Sublime Forum

[Solved] Syntax definition based on line number

#21

Sorry about the spam, but created slightly improved (in my view) scoping with this syntax file: https://pastebin.com/KntDsrN8

I didn’t like the way the card itself didn’t look exactly like a comment. Plus I cleaned up the scoping around the number values. Kind of an odd combination of using scope, meta_scope, and meta_content_scope, but each line should indicate (if you are looking at the full scope) the comment card, the data card 1, and data card 2.

If you got really fancy, you could create patterns for floats, integers, etc. I just went kind of sloppy and assumed the user was going to type in something legitimate, so I just made it search for numbers, e and -.

EDIT: Also technically I called the source source.fullprof but then used pcr for everywhere else for the source name. Honestly you’d want to pick one or the other and just roll with it consistently. It’s a control file for FullProf, but the file type is PCR, so… do what you will with it.

EDIT2: ACTUALLY, since you have comments, you could create your own sub-language for this if you wanted that would really help with pattern matching. For each card type you wanted you could create a keyword. Though I’ve looked through the PCR document and maybe this is already the case. I’ve been unable to tell exactly how it knows which cards are next and maybe the code is looking at the comments already, and you may not want to change their content. But if you can, you can make your own keyword language that will help you scope the numbers properly.

2 Likes

#22

Thanks! Your code really helped me make a first syntax definition.

I ended up expecting a line of values after a comment and a line of codewords after that, if it’s not a comment. I’ll write exceptions to those rules for the few blocks of lines that behave differently.
Here’s my code: https://pastebin.com/ghSpZtjk

It highlights the PCR files I tested quite well, but I have two small issues:

  1. I’d like to have codewords in a different color when they are equal to zero. At line 58, I made a match for {{null-number}} (defined at line 9), but it doesn’t match those values. I tested the regex at regex101 and it seems OK.
  2. I made an exception to the generic-block (called atomic-content-block), that should match the comment lines starting with !Atom and the lines after that, but it matches generic-block instead. If I comment out lines 15 and 16 (that match generic-block), then the atomic-content-block lines are highlighted correctly.
    EDIT: I tried changing the regex at line 15 to (?i)^(?=\!(?!\s*Atom)) or (?i)^(?=\!)(?!\!\s*Atom), so that the generic-block wouldn’t match ! Atom, but that doesn’t seem to word either.

Any ideas on what could be the source of those problems?

Thanks.

0 Likes

#23

I’m not entirely sure I have the whole file, but I tried what you put on pastebin. At the end of the file though it has ... which makes me think maybe there was more.

Anyway, looking at that Rutile/Anatase file you provided earlier, it does show a great deal of scoping so that’s good. It might be useful to you to either write a little command to print out the scope at the point and then bind it to a keystroke, or there is a plugin called ScopeAlways that you can toggle on and it puts the scope at the point in the status bar. (I prefer my own because the status bar has kind of tiny text and my eyes aren’t fantastic – I’ll include it at the end of the post just for reference; it’s quite basic and easy.)

• _AIM OF THE TASK_:
Copy the syntax-definition thread word for word, starting at the words "EDIT: I tried" and stopping after "there was more.". The lines come from a separate source, unrelated to this thread.

• _DATA EXCERPTS_:
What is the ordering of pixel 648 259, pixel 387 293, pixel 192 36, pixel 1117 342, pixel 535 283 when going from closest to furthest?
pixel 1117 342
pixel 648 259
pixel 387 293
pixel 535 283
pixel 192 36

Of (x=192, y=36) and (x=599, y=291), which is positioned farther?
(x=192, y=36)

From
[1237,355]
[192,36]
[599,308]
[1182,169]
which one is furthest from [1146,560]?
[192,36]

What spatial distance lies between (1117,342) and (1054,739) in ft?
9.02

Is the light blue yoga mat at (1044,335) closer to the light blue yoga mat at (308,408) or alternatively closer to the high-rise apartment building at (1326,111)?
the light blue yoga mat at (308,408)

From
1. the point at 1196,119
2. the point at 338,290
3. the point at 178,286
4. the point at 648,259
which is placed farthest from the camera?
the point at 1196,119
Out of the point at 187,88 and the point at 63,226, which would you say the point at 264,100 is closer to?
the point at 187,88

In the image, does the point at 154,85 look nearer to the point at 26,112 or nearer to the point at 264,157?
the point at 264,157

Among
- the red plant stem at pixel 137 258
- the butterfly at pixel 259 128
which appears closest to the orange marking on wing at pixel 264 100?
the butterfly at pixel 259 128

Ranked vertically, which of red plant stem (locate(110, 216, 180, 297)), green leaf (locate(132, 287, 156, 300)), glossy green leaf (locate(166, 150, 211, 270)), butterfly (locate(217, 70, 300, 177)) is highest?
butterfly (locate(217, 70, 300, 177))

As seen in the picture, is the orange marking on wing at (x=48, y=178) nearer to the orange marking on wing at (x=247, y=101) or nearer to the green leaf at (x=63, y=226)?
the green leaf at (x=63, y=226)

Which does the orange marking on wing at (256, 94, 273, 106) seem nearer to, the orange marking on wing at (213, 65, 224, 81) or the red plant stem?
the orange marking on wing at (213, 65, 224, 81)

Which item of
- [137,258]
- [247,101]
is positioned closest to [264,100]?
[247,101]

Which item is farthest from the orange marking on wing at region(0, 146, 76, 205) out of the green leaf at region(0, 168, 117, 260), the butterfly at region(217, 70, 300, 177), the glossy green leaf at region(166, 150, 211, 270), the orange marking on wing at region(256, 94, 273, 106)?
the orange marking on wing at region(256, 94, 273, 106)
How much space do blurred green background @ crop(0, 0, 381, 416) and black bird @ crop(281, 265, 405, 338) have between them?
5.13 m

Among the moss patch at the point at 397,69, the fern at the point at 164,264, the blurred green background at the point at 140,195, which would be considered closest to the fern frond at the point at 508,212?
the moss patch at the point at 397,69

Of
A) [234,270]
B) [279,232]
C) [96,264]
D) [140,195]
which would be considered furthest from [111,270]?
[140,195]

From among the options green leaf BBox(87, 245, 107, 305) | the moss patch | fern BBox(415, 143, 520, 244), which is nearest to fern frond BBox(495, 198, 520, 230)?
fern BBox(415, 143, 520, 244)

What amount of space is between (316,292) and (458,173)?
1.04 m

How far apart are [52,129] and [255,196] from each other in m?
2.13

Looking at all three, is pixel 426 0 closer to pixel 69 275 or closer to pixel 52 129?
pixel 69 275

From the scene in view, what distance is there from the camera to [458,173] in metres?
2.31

• _THE REPLY_:
EDIT: I tried changing the regex at line 15 to (?i)^(?=\!(?!\s*Atom)) or (?i)^(?=\!)(?!\!\s*Atom), so that the generic-block wouldn’t match ! Atom, but that doesn’t seem to word either.

Any ideas on what could be the source of those problems?

Thanks.

0 Likes

#23

I’m not entirely sure I have the whole file, but I tried what you put on pastebin. At the end of the file though it has ... which makes me think maybe there was more.